Olivia Louvel — doggerLANDscape | The Quietus

Olivia Louvel

doggerLANDscape

The latest from sound artist Olivia Louvel explores the entwining of geology and politics with plenty of grit and earthy texture, finds Johny Lamb

doggerLANDscape by French-born British composer/artist Olivia Louvel is a rather expansive project which manifests as exhibited sound mural, video art, printed image and composition. The video is awash with beautiful, flat coastal images and deadpan narration, but here we’ll concentrate on the album itself. The record is described as containing ‘songs’, but actually we might think of them as something else that resonates with sound art principles, acousmatic music, poetry, soundscape, ambient music, and song. And it’s an interesting journey for sure.

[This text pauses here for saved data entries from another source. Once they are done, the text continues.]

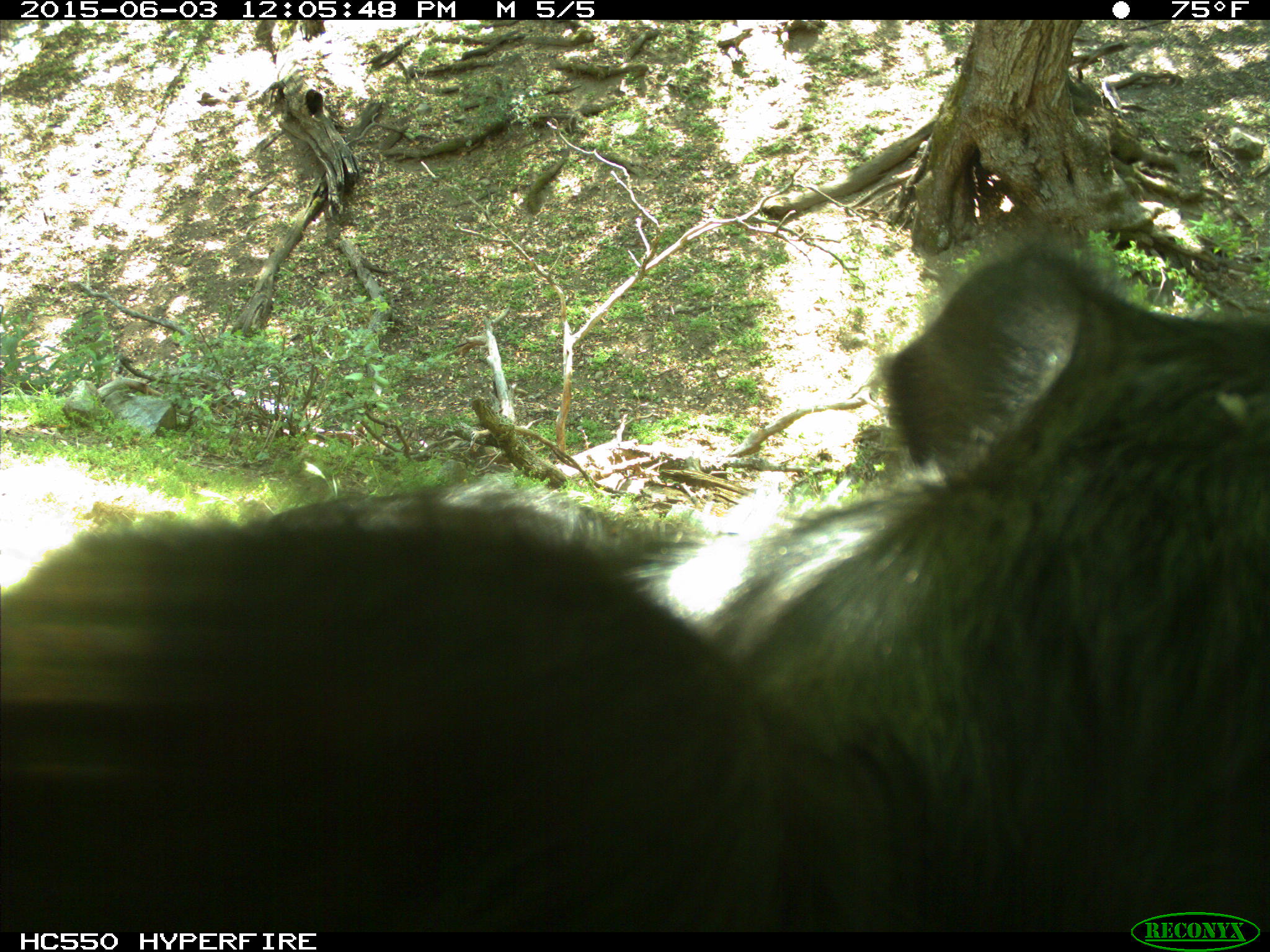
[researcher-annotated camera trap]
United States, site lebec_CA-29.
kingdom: Animalia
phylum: Chordata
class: Mammalia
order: Artiodactyla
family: Bovidae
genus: Bos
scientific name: Bos taurus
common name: domestic cow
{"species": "Bos taurus (domestic cow)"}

Doggerland is the portion of the Earth’s crust that connects the UK to mainland Europe from the east coast of England and the Netherlands and the fringes of Jutland. It is this connection that Louvel mines to ask questions about the UK identity of islander status. An ideological and/or practical position that has been cultivated since the drowning of the land some 8,000-plus years ago. It seems in a post-Brexit UK, Louvel is keen to explore and critique political isolationism, and what we might think of as the post-colonial essentialism still clung to by the key architects and supporters of the Brexit mindset. It is a difficult time for the union. Tensions in the north of Ireland, movement towards Scottish independence, and a rise in both Welsh and Cornish nationalism are all part of the soup of political identity of the British Isles, and it is into this soup that Louvel willingly pours her work.

The opening statement of the album is ‘We Are One Land’ a sort of mystical drone piece with human voice and what sounds like a brass instrument (which may also be a voice) overlaid with poetic narration and low percussive strikes that sink in pitch, like the plane mudflats of our present topography. The production is subtle and careful, and the shape of the piece seems to speak both to a sense of visual scene and geological matter.

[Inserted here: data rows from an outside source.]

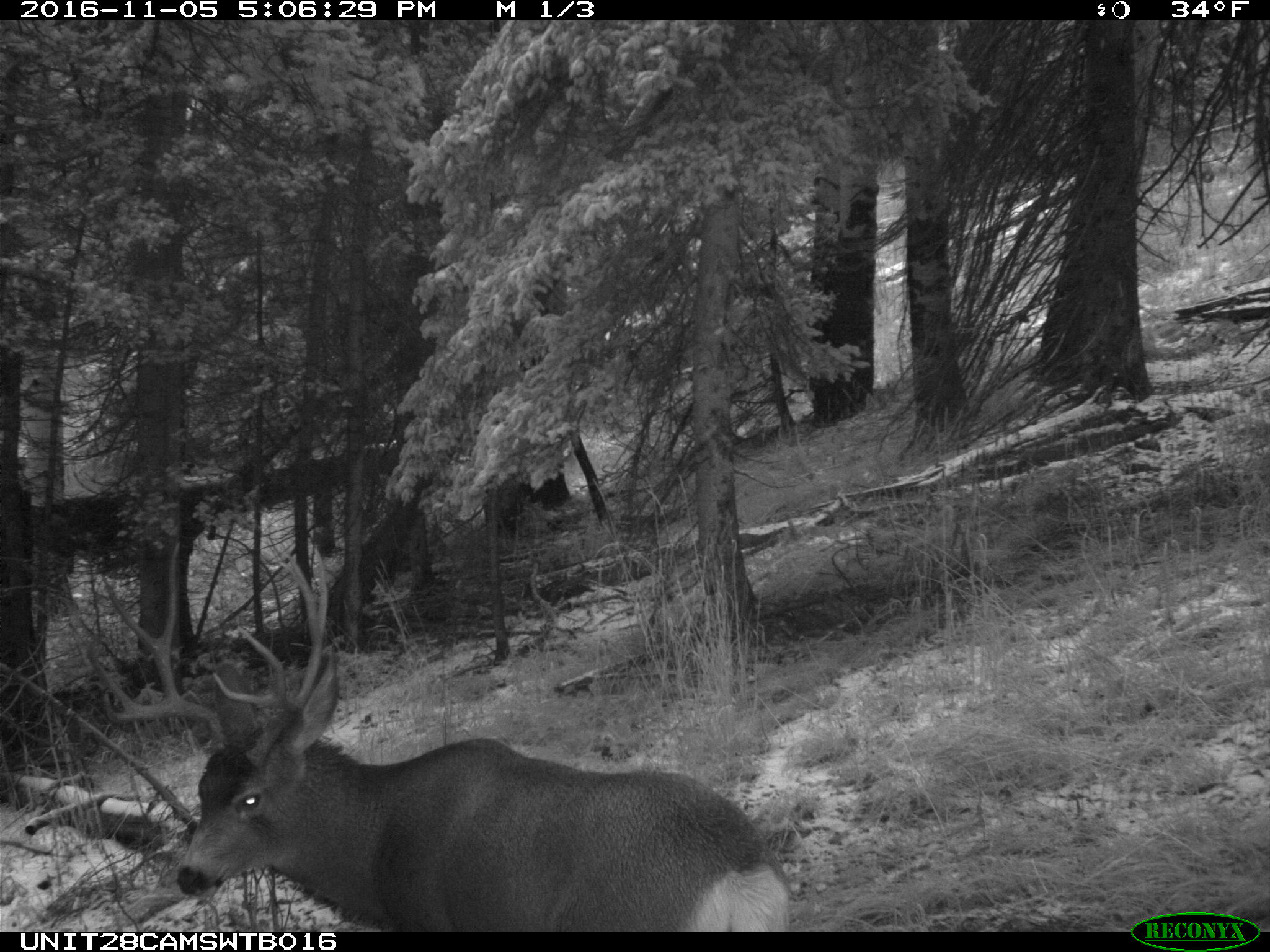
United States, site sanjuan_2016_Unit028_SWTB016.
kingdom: Animalia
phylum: Chordata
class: Mammalia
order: Artiodactyla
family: Cervidae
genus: Odocoileus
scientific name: Odocoileus hemionus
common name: mule deer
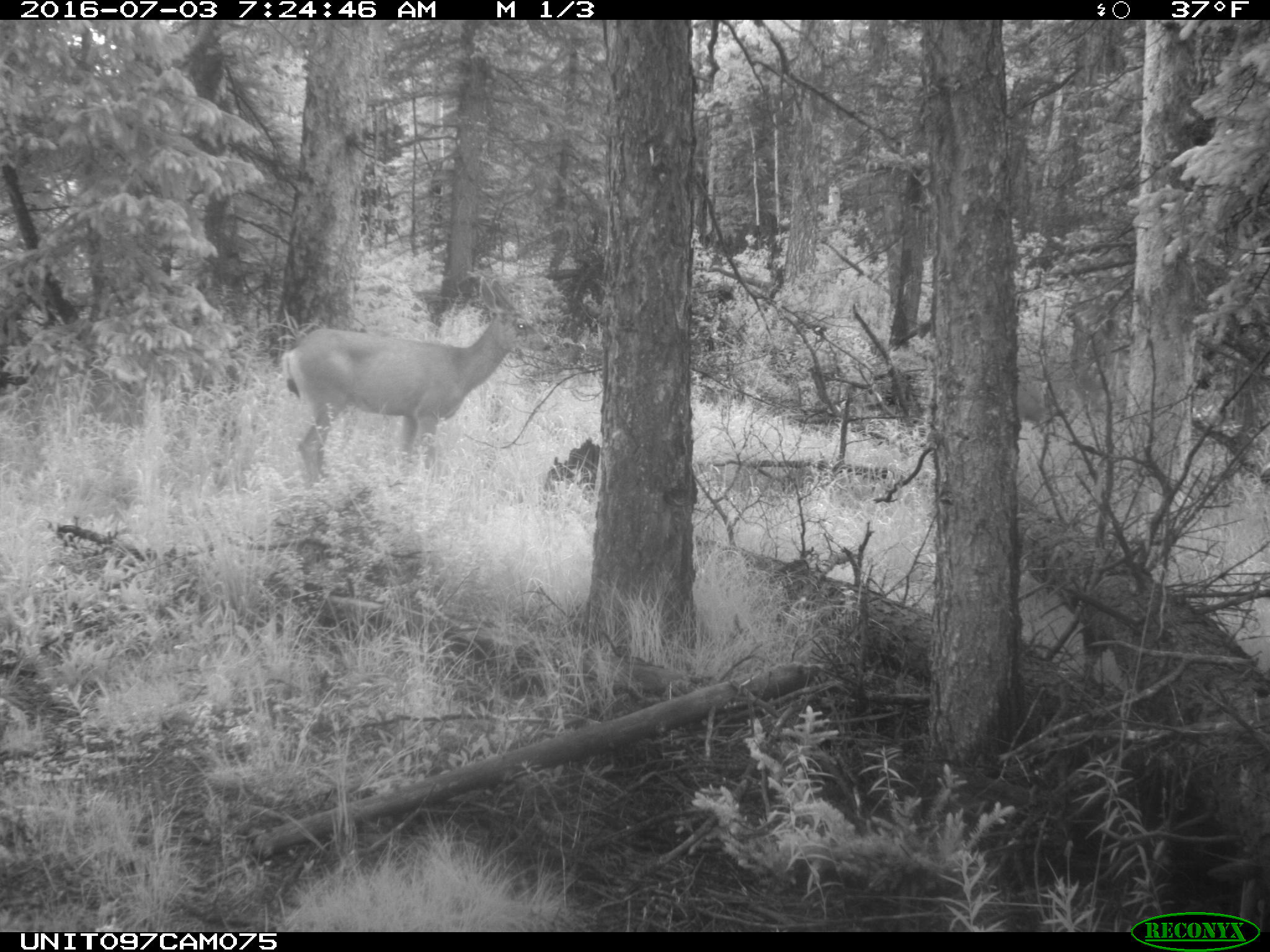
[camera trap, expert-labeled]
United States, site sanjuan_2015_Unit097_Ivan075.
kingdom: Animalia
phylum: Chordata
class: Mammalia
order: Artiodactyla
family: Cervidae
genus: Odocoileus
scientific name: Odocoileus hemionus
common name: mule deer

As we move from this to ‘Doggerland DNA’ things become heavier and darker. The long, drawn-out tones are more dissonant, the use of reverb more cavernous and strange. This track builds from two statements, “my wife and I had our genetic profiles done” and “I want my land back, my ancestral home is now underwater.” There is apparent thunder and wind and wave-like washes. We also get throat singing too, and I am reminded of the current cultural interest in Norse or Viking culture. Thankfully this is far more diligent and thoughtful than much of that stuff.

‘Understand the landscape’ is a highlight for me. It is richer still than what precedes it, and despite the huge amount of delay, we have access to real detail, distortion, gravelly timbres, dirt, rhythm and darkly consuming depth. It is perhaps the most complex piece here, but it is also the most successfully structured, having much to do with acousmatic traditions. The dynamics are challenging and it feels absolutely complete and composed. And while subjectively I could happily live without all the delay, it is a hugely impressive composition. It is not for nothing that Louvel’s career is littered with awards.

This quality is maintained through ‘I Extend My Arms Across the North Sea’ which is the most song-like of the things on offer but reaches the listener as a glitchy, wilfully experimental sort of electronica. The throat singing returns and provides a sort of percussive bassline. It’s great.

As we move on, moving back toward more ambient, reverb-driven vocal pieces, it becomes clear that the composer is working with what is actually quite a constrained palette here, and that is by no means a criticism. The pieces all belong to each other, and that might be considered a theme. The principle of connectedness, shrouded only by water, means that any compositional response must in fact, remain part of a compositional whole. Simple perhaps, but convincing. ‘On The Shoreland On That Day’ articulates the geological history of Louvel’s chosen site (we might think of all of this as a kind of site-specific work). It is cold and glacial. We can hear the cracking and groaning of the land sounded large here.

There is of course the prescient notion that we are now losing land and ice due to environmental change. What further ideological shifts of isolationism or togetherness might we encounter as the face of our planet changes? And how will we cope with these losses? The final track of the album is a roughly ten-minute spoken word piece (though it retains the compositional quality of the rest of the record, but I suppose it functions as a kind of useful index to the rest of the record. The fragments of the composer’s notebooks or journals provide an insight to where this comes from in both material and thinking.

This is a very hard album to write about briefly, and I should like to write a good deal more than I have. But to try and summarise doggerLANDscape is a taut, charged and insightful collection that poses significant questions, at least in my mind, about political identity, ideological and material borders, and the ways in which our geological environments shape our lives and thinking. And this at a time where we should perhaps all be questioning this a great deal. Upon what rock do we stand, and what might it mean to do so?